Now there’s a whole part missing though. If you just go out and you grab the book or you do the bootcamp and this goes back, you’re going to keep hearing this from me, they haven’t gotten necessarily any challenge to their level of thinking to how they approach problem solving to, yes, there’s a certain grit associated with being able to pass one of these certification exams, but also there’s no soft skill associated with it.
So that’s where there’s like if we had a Venn diagram, that’s a little bit of the overlap. There are some institutions which may frown upon it, but I think that’s more if they’re just kind of a consumer driven higher education institution rather than looking at getting the best out of both because they are required these certifications for many of the jobs, especially within government contracting and federal agencies within our market, that it’s an absolute necessity.

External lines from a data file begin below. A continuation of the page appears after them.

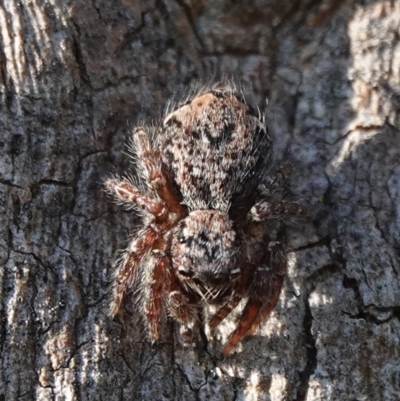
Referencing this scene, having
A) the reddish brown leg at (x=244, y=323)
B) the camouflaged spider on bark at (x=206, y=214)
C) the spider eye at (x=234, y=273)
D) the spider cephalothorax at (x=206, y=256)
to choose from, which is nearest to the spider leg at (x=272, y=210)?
the camouflaged spider on bark at (x=206, y=214)

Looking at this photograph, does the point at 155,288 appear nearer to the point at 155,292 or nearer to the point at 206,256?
the point at 155,292

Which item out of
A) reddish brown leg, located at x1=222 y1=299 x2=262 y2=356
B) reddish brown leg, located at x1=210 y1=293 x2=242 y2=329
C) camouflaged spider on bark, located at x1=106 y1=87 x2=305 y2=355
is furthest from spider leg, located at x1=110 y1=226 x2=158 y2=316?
reddish brown leg, located at x1=222 y1=299 x2=262 y2=356

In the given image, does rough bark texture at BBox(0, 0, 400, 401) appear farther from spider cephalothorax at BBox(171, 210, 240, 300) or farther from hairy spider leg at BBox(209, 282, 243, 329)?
spider cephalothorax at BBox(171, 210, 240, 300)

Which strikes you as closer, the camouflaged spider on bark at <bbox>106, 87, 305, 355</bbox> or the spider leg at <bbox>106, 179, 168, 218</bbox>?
the camouflaged spider on bark at <bbox>106, 87, 305, 355</bbox>

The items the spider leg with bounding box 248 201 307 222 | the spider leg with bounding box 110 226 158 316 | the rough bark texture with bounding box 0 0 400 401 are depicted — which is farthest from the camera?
the spider leg with bounding box 248 201 307 222

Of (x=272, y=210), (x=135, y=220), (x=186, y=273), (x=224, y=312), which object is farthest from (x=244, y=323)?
(x=135, y=220)

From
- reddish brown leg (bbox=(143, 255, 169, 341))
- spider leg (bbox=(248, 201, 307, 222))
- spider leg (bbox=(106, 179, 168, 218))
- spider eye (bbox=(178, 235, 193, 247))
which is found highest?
spider leg (bbox=(106, 179, 168, 218))
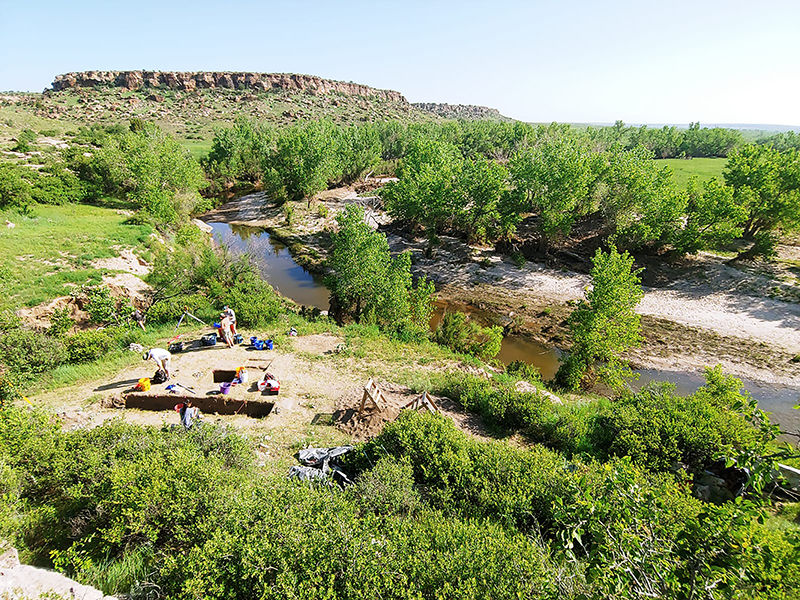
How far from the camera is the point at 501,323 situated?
27203mm

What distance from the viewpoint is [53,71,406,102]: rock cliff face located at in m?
127

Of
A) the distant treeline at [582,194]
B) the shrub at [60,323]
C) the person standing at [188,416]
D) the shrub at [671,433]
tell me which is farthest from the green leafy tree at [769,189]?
the shrub at [60,323]

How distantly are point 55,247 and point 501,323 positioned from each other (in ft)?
98.1

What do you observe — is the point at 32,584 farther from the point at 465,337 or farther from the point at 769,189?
the point at 769,189

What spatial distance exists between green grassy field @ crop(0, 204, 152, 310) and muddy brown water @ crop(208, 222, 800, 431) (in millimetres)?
7391

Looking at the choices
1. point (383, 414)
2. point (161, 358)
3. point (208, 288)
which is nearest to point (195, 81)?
point (208, 288)

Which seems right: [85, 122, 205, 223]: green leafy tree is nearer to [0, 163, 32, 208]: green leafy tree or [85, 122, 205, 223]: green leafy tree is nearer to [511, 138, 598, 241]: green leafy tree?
[0, 163, 32, 208]: green leafy tree

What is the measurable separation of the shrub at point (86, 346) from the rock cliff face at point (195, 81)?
148 meters

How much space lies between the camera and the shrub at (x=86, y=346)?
15.6m

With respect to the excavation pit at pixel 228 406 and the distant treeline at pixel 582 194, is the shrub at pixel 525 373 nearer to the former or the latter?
the excavation pit at pixel 228 406

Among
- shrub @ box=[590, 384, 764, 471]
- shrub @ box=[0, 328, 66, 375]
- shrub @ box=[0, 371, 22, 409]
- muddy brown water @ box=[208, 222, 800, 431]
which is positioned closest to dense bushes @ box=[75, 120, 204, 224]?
muddy brown water @ box=[208, 222, 800, 431]

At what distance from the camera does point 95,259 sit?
22703mm

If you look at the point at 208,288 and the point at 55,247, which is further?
the point at 208,288

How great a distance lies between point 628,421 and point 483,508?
6554 mm
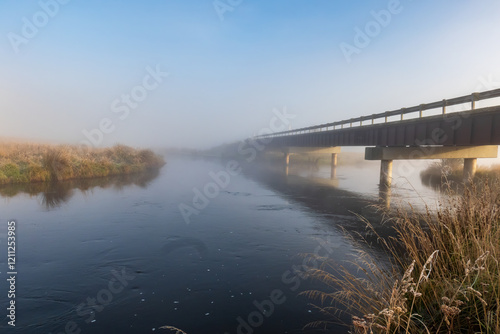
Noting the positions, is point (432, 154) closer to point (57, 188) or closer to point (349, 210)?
point (349, 210)

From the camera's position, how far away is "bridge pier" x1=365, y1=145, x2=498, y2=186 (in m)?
22.3

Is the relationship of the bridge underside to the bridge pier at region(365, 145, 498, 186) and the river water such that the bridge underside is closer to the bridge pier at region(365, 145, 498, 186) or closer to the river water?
the bridge pier at region(365, 145, 498, 186)

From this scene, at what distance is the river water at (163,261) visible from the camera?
5547 millimetres

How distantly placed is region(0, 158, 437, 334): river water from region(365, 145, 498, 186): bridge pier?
1122 centimetres

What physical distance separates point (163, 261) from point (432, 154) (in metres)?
24.4

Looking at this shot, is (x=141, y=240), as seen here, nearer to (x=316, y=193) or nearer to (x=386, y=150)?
(x=316, y=193)

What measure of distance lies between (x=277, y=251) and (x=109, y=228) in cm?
663

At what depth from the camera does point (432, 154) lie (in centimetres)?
2455

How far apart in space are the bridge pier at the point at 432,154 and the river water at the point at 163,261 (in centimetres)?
1122

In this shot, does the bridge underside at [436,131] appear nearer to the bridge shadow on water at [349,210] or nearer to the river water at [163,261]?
the bridge shadow on water at [349,210]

So it makes sense for us and we don’t pile them on. We have what is relevant is in there. Now another thing to keep in mind is that, and again, this might be a little bit more geographically focused, even though we have agencies and contractors all over the country that are federal, and then there’s also contractors at state level. So nationwide with respect to, there’s some new federal guidance through OPM that’s saying, you know what?
We’re going to move away from requiring a degree for some of these IT job placements and go to a competency-based platform. So that actually leans more to the side of, Hey, if you can prove you got the skills, sometimes I just need the skills. In fact, even within the INT intelligence services, they historically, if there’s been an absolute need, they will hire someone that might give people a little bit of fear through the background process in the hiring process if there’s the specific skill needed for the task.
So again, there’s no clear cut answer there. Some people will absolutely want the two year degree and then the four year degree. Many organizations are going to require that if you want to get into management or leadership. But if we’re just focusing on entry level, then at least within say the federal space, it’s moving towards that competency based, at least from our purview. I don’t see it affecting us as far as retention or number of students or anything like that because we do provide the whole experience which the students are often desiring.
Steve Bowcut:
Right. Okay. Thank you. I was going to ask you a question about two year degrees and four year degrees. I feel like we’ve probably covered this adequately, but I’ll give you an opportunity here if there’s anything else that you think you’d like to contribute to the conversation about why some students, why you would steer some students to take certain courses at AACC, because they’re going to be able to go on to get a bachelor’s degree.
And then when I look at your website, I can see clearly that the whole program is designed at for most of the degrees, and I won’t speak to your cybersecurity degree, but they’re like different tracks. Here’s the track for the folks who are going to go on and get a bachelor’s degree, and here’s the track for the folks who really want to go to work right after they get their associate degree. So is there anything else that you want to add about that, or is it pretty self-explanatory?
Bryan Deehring:
One example comes to mind, it was when we had a cohort of students, it was called our cyber cert program, and they basically spent two years with us and then they spent their next two years at gw. And it was a relationship that we had with that four year institution. And some of the anecdotal data that came back was that these students who started as freshmen at GW are like, Hey, we want to work with these community college kids on the labs because they really know what they’re doing.
Steve Bowcut:
Oh, okay.
Bryan Deehring:
So that’s one of those wins where they’re like, yes, but it’s not like there’s necessarily a tipping point where the whole world knows that maybe they will after they listen to our conversation. But you’re right, we have a S degrees which are applied science. It’s like going into a trade and specifically wanting that trade to go, then use that trade.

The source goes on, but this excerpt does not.